No se utilizaba con frecuencia, salvo para la ocasional reunión cívica o el Disculpe de los Magos.[9]

Pero el Bibliotecario, accionando enérgicamente los fuelles y soltando ocasionalmente pequeños «ooks» emocionados, tenía la impresión de que podía llegar a hacer mucho más.

Un orangután macho adulto puede parecer un afable montón de alfombras viejas, pero tiene una fuerza que haría que un humano equivalente en peso comiera montones de alfombrilla. El Bibliotecario solo dejó de dar fuelle cuando la palanca estuvo demasiado caliente para asirla y los depósitos de aire empezaron a soltar ventosidades y silbidos alrededor de los remaches.

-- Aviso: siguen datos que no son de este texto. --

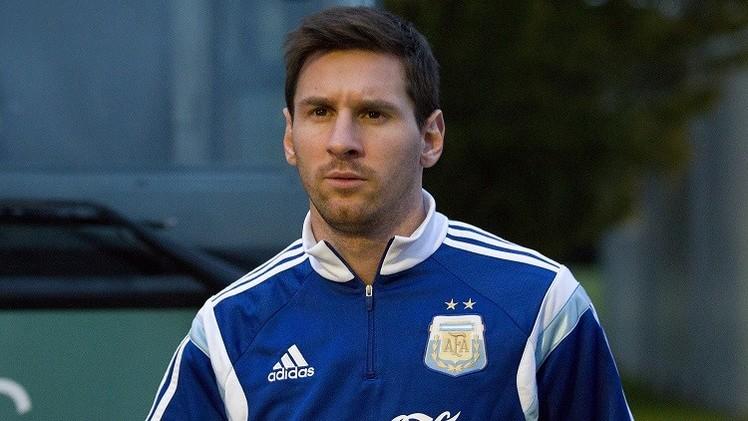 ميسي يلعب في مركز الجناح الأيمن أو كمهاجم رابع مع الأرجنتين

Entonces se instaló de un salto en el asiento del organista.

El edificio entero zumbaba suavemente bajo la enorme presión acumulada.

El Bibliotecario entrelazó las manos e hizo crujir los nudillos, algo que siempre resulta impresionante cuando se tienen tantos nudillos como un orangután.

Levantó las manos.

Titubeó.

Volvió a bajar las manos y tiró de la Vox Humana, la Vox Dei y la Vox Diabólica.

El gemido del órgano adquirió un tono más apremiante.

Levantó las manos.

Titubeó.

Luego bajó las manos y tiró del resto de los cierres, incluidos los doce botones marcados con «¿?» y los dos que llevaban etiquetas envejecidas donde se advertía en varios idiomas que no debían tocarse en modo alguno jamás, bajo ninguna circunstancia.

Levantó las manos.

También levantó los pies, colocándolos encima de algunos de los pedales más peligrosos.

Cerró los ojos.

Permaneció inmóvil durante unos instantes en un silencio contemplativo, un piloto de pruebas listo para rasgar el borde de la funda a bordo de la nave espacial Melodía.

Dejó que el vibrante recuerdo de la música llenara su cabeza y bajara fluyendo por sus brazos y llenara sus dedos.

Sus manos cayeron.

—¿Qué hemos hecho? ¿Qué hemos hecho? —dijo Imp.

La emoción hacía carreras con los pies descalzos a lo largo de su columna vertebral.

Los tres estaban sentados en la diminuta habitación atestada que había detrás de la barra.

Odro se quitó el casco y limpió el interior.

—¿Me creerías si te dijera que hicimos un compás de dos por cuatro, con ritmo a corcheas, siguiendo la melodía, con el bajo adelantado? —murmuró después.

—¿Qué es todo eso? —preguntó Lias—. ¿Qué significan todas esas palabras?

—Eres músico, ¿no? —dijo Odro—. ¿Qué es lo que crees que haces?

—Yo les doy con los martillos —dijo Lias, batería nato.

—Pero esa parte que tocaste… —dijo Imp—. Ya sabes, hacia la mitad… ya sabes, bam-ba bam-ba bambamBA… ¿cómo supiste hacer esa parte?

—Solo era la parte que tenía que ir allí-dijo Lias.

Imp miró la guitarra. La había dejado encima de la mesa. Todavía estaba tocando suavemente para sí misma, como un gato que ronronea.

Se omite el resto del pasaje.